I am interested in running Lucene.NET for an application that runs in Windows clusters. The search problem itself is reasonably small, but the stateless/cluster problem still has to be handled.
I understand that SOLR handles my scenario (and more) but requiring a servlet container (and Java) poses some problems for me. Depending on the complexity of a Lucene.NET based approach it may still be a vial option, though.
My question now is what options I have for handling the problem of running on multiple hosts:
Persist on a shared storage, common for all nodes? Would Lucene.NET handle concurrency transparently? Would servers use RAM for caching, and if so does Lucene.NET handle invalidation of this based on updated files transparently?

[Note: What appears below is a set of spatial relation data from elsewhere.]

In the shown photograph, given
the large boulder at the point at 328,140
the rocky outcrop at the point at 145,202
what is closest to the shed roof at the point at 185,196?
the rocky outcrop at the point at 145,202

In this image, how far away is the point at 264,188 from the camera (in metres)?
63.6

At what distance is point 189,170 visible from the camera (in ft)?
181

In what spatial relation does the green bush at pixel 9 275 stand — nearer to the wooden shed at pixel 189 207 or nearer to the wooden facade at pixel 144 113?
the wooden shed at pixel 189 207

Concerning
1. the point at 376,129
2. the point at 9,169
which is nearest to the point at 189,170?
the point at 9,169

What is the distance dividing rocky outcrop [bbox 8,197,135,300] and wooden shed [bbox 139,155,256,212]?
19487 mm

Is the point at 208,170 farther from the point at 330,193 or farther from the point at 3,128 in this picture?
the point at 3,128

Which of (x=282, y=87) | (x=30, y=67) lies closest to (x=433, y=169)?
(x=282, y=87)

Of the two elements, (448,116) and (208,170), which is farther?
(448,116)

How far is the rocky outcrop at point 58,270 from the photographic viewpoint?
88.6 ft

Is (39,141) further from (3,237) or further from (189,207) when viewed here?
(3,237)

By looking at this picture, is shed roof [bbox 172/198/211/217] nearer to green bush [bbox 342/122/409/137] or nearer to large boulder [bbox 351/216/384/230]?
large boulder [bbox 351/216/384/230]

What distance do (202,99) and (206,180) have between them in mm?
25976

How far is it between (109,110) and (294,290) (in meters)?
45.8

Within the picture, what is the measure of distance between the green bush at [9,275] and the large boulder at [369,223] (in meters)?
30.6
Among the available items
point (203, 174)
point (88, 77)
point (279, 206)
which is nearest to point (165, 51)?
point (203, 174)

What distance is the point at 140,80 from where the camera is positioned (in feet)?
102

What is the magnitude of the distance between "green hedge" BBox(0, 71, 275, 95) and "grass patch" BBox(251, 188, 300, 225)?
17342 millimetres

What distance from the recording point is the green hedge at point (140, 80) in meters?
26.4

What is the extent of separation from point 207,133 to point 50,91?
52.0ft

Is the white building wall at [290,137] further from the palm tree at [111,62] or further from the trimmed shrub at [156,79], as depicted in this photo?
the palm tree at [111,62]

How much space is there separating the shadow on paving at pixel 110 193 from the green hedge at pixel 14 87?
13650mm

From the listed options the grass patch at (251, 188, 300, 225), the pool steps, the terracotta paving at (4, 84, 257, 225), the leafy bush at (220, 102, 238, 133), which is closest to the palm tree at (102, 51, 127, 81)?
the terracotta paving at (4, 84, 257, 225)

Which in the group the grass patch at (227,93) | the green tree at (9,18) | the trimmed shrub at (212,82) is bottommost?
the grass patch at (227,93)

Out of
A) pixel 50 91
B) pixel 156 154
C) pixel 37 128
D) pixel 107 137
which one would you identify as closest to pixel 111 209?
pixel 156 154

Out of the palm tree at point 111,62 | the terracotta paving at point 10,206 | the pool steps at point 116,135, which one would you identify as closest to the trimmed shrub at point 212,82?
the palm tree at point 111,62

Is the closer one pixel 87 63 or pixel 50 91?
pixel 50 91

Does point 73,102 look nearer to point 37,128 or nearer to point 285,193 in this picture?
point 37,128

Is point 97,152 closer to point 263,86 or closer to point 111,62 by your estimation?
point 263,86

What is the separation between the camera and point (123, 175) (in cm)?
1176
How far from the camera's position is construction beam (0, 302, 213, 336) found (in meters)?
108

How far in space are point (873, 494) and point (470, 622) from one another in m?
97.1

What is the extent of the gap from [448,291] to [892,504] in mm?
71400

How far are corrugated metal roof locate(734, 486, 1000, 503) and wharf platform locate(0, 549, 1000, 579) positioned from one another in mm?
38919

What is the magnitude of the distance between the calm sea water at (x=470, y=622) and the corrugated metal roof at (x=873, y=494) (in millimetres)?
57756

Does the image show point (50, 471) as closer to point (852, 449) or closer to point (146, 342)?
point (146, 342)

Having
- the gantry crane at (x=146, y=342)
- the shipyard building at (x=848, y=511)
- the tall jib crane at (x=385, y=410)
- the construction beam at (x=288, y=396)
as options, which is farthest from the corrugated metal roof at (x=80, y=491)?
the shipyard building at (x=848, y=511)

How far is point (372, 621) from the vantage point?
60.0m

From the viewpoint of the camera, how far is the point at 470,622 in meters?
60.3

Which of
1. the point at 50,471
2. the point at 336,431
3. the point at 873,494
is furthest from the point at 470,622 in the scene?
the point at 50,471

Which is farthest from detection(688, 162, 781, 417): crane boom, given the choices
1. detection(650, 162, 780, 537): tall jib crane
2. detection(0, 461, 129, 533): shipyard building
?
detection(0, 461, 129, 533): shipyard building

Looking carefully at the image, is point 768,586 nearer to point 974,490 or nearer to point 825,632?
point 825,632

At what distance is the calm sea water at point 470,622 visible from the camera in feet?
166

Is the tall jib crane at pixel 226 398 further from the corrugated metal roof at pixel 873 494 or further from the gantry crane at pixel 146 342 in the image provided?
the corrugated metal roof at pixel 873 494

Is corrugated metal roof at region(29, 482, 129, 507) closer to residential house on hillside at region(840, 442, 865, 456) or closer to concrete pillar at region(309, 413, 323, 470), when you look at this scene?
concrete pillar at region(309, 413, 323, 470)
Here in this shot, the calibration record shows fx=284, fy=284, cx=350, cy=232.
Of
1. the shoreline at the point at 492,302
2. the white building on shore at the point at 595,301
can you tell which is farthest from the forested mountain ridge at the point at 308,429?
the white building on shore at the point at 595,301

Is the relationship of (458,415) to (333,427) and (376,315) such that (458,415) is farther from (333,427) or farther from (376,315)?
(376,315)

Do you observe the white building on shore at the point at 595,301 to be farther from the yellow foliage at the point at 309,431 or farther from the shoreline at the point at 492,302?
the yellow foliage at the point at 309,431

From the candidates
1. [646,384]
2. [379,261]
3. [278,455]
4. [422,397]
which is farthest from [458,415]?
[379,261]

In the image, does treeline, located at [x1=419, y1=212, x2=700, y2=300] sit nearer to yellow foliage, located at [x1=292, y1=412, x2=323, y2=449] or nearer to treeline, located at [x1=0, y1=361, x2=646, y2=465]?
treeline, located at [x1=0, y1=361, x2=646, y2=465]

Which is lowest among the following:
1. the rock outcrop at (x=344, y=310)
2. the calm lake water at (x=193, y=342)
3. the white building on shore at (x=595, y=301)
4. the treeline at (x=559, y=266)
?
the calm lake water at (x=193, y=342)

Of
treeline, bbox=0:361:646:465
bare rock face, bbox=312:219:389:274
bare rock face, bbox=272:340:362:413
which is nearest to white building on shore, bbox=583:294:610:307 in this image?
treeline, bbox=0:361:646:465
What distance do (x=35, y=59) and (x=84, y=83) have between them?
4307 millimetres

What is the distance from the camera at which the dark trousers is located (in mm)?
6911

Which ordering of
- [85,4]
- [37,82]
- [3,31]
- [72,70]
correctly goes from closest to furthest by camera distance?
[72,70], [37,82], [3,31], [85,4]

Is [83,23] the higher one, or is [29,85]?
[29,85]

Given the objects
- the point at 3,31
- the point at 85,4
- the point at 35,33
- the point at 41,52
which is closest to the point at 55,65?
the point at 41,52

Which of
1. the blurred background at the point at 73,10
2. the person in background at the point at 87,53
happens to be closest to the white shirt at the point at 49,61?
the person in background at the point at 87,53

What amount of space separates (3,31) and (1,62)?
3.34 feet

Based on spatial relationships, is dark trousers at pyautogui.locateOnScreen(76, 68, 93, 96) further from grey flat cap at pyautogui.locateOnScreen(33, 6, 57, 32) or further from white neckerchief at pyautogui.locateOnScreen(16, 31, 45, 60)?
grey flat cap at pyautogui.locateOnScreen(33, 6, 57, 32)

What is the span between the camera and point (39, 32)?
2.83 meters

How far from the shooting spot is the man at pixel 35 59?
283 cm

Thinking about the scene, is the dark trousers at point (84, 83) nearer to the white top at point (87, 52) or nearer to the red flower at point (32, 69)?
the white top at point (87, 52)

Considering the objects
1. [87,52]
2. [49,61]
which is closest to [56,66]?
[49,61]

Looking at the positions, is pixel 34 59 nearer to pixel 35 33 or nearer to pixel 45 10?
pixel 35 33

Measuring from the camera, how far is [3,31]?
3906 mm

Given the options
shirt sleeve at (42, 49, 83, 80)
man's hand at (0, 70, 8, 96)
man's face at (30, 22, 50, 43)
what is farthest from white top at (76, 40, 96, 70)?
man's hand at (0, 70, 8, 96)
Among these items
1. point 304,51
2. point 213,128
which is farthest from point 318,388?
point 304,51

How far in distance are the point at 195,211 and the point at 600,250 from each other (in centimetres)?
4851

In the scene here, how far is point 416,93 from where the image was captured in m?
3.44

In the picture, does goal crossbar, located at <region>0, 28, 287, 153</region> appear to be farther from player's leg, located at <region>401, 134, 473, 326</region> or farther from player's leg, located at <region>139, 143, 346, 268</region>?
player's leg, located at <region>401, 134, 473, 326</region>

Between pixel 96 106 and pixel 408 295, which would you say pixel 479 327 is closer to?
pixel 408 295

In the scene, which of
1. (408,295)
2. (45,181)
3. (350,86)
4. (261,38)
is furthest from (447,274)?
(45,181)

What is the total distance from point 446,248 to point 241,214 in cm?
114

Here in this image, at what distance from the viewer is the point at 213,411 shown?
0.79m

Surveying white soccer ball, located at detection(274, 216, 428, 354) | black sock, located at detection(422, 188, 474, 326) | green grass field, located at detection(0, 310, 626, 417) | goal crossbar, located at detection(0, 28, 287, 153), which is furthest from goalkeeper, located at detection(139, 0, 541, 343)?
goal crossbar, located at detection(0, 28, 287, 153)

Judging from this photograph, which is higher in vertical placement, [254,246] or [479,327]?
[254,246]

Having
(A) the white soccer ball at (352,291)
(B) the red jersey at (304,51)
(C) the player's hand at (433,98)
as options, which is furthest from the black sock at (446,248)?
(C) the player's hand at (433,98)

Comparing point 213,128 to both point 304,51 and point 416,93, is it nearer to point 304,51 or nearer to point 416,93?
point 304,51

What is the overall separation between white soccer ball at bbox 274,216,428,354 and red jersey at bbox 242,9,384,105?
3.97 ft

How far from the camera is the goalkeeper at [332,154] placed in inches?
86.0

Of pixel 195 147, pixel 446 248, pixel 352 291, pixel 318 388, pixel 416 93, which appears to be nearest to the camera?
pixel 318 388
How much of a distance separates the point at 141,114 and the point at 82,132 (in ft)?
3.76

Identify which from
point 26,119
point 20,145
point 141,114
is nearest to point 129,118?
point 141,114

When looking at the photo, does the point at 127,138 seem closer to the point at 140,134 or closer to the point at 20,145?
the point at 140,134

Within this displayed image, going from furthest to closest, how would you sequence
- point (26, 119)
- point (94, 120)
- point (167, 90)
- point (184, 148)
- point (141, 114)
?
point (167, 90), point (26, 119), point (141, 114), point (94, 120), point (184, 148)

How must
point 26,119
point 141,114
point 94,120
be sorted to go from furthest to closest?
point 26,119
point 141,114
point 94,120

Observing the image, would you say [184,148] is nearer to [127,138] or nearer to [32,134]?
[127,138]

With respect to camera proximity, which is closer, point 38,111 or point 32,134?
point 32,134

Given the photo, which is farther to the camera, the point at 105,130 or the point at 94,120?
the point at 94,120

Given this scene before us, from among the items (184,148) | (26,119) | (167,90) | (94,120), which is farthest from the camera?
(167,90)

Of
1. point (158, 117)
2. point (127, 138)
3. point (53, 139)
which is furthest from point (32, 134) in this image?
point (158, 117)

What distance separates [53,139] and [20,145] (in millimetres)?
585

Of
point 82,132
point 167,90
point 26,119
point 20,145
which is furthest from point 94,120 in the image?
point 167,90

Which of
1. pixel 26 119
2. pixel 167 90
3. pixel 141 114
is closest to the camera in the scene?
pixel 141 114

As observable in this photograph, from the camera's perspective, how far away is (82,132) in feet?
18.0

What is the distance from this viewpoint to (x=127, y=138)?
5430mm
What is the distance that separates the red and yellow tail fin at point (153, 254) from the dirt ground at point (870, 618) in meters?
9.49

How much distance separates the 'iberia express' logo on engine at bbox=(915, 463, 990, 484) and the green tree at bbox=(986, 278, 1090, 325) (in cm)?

Replication? Each server has its own copy of everything it needs. On any update, all servers get a new replica (or diff if this is reasonably simple). Existing tools for this, or up to me to handle?
Workload partitioning/sharding? Each server handles only its own data, both for reads and updates. Tools for handling this, joining partial results etc?
Other options I may have missed in my initial investigation?
When experimenting with a local version, my Lucene directory was in the order of a couple hundred megs. Longer-term I can see 1-5 GB perhaps. If the frequency of updates is a difficulty I can control this fairly flexibly. Concurrent read/search loads are expected to be very moderate.